Aliansi.co,Jakarta- Baru sehari menjabat sebagai Wali Kota Jakarta Selatan, Syafrin Liputo langsung menyampaikan 10 maklumat yang wajib menjadi pedoman seluruh aparatur sipil negara (ASN) dan PJLP di lingkungan Pemerintah Kota Administrasi Jakarta Selatan.
Maklumat tersebut disampaikan Syafrin usai mengikuti senam bersama jajaran pejabat, ASN, PKK, dan Dharma Wanita di halaman Kantor Wali Kota Jakarta Selatan, Jumat (5/6/2026).
Dalam maklumatnya, Syafrin menegaskan bahwa seluruh jajaran Pemkot Jakarta Selatan harus mengedepankan integritas, profesionalisme, serta pelayanan publik yang berkualitas kepada masyarakat.
“Dalam rangka mengawali pengabdian saya sebagai Wali Kota Administrasi Jakarta Selatan, saya menyampaikan maklumat dan arahan kepada seluruh jajaran Pemerintah Kota Administrasi Jakarta Selatan sebagai pedoman dalam pelaksanaan tugas, fungsi, dan pelayanan kepada masyarakat,” kata Syafrin.
Maklumat pertama yang disampaikan adalah penguatan integritas dan akuntabilitas.
Ia mengingatkan seluruh aparatur untuk menjunjung tinggi kejujuran dan profesionalisme dalam menjalankan tugas.
“Seluruh aparatur wajib menjunjung tinggi integritas, kejujuran, profesionalisme, dan akuntabilitas dalam menjalankan tugas. Tidak boleh ada penyalahgunaan wewenang, gratifikasi, pungutan liar, maupun tindakan yang bertentangan dengan ketentuan peraturan perundang-undangan,” ujarnya.
Menurut Syafrin, setiap keputusan dan tindakan yang diambil aparatur pemerintah harus dapat dipertanggungjawabkan secara administratif, hukum, maupun moral.

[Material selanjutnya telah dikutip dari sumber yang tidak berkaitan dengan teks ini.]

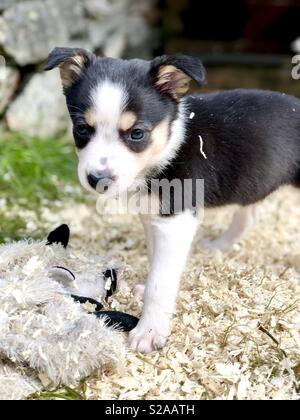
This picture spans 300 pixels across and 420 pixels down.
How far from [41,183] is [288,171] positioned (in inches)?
95.6

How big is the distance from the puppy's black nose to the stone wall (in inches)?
124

Maklumat kedua berkaitan dengan pelayanan publik yang menjadi prioritas utama pemerintah kota.
Ia meminta seluruh perangkat daerah memastikan pelayanan yang cepat, mudah, transparan, responsif, ramah, dan tuntas.

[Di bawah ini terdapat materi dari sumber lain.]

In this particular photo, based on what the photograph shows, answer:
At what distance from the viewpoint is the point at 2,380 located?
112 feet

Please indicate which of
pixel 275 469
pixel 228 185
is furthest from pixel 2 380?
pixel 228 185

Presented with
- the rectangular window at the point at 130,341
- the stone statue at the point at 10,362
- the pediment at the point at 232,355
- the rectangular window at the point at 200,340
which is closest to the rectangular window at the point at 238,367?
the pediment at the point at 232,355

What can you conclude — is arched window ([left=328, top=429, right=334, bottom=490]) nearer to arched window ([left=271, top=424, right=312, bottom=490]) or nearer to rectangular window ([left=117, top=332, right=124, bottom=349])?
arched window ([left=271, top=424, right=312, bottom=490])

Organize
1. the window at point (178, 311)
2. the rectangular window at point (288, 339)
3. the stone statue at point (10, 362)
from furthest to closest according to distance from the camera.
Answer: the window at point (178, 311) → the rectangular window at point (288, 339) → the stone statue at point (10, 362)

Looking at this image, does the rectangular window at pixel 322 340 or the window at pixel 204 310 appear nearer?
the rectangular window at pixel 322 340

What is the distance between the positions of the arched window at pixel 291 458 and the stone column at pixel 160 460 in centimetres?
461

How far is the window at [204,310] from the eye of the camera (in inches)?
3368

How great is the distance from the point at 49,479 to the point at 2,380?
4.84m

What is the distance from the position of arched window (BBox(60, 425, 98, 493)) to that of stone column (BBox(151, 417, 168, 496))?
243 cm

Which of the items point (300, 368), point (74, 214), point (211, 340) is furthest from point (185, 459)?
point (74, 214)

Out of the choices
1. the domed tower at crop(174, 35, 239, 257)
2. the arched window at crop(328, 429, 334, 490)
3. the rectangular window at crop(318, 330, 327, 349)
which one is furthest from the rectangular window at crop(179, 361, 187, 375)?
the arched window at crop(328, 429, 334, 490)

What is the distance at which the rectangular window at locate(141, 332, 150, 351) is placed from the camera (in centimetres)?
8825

“Setiap pengaduan masyarakat harus kita tindak lanjuti secara cepat dan terukur dengan mengedepankan penyelesaian masalah dan bukan sekadar menjawab administrasi,” kata dia.

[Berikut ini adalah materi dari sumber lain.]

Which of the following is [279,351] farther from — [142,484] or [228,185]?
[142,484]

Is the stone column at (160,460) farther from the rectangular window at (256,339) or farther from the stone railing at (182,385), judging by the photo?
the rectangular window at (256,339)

Pada maklumat ketiga, Syafrin menyoroti pentingnya disiplin dan budaya kerja berkinerja tinggi.
Ia menginstruksikan ASN dan PJLP untuk mematuhi jam kerja, menjaga etika sebagai pelayan masyarakat, meningkatkan produktivitas, serta berorientasi pada hasil yang memberikan manfaat nyata bagi warga.
“Budaya kerja yang harus kita bangun adalah berintegritas, profesional, adaptif, kolaboratif, dan melayani,” ucapnya.
Maklumat keempat menekankan percepatan kinerja dan penyelesaian program prioritas.
Syafrin meminta setiap UKPD, kecamatan, dan kelurahan memiliki target kerja yang jelas, terukur, dan berdampak langsung kepada masyarakat.
“Tidak boleh ada program yang berjalan tanpa indikator keberhasilan yang jelas,” tegasnya.
Selanjutnya, pada maklumat kelima, Syafrin meminta seluruh perangkat daerah memperkuat kolaborasi dan menghilangkan ego sektoral dalam menyelesaikan berbagai persoalan kota.
“Permasalahan kota tidak dapat diselesaikan oleh satu perangkat daerah saja. Seluruh jajaran harus menghilangkan ego sektoral dan memperkuat koordinasi lintas sektor serta lintas wilayah,” ujarnya.
Ia juga mendorong kerja sama dengan pemerintah provinsi, instansi vertikal, TNI, Polri, dunia usaha, akademisi, tokoh masyarakat, tokoh agama, organisasi kemasyarakatan, media massa, hingga komunitas warga.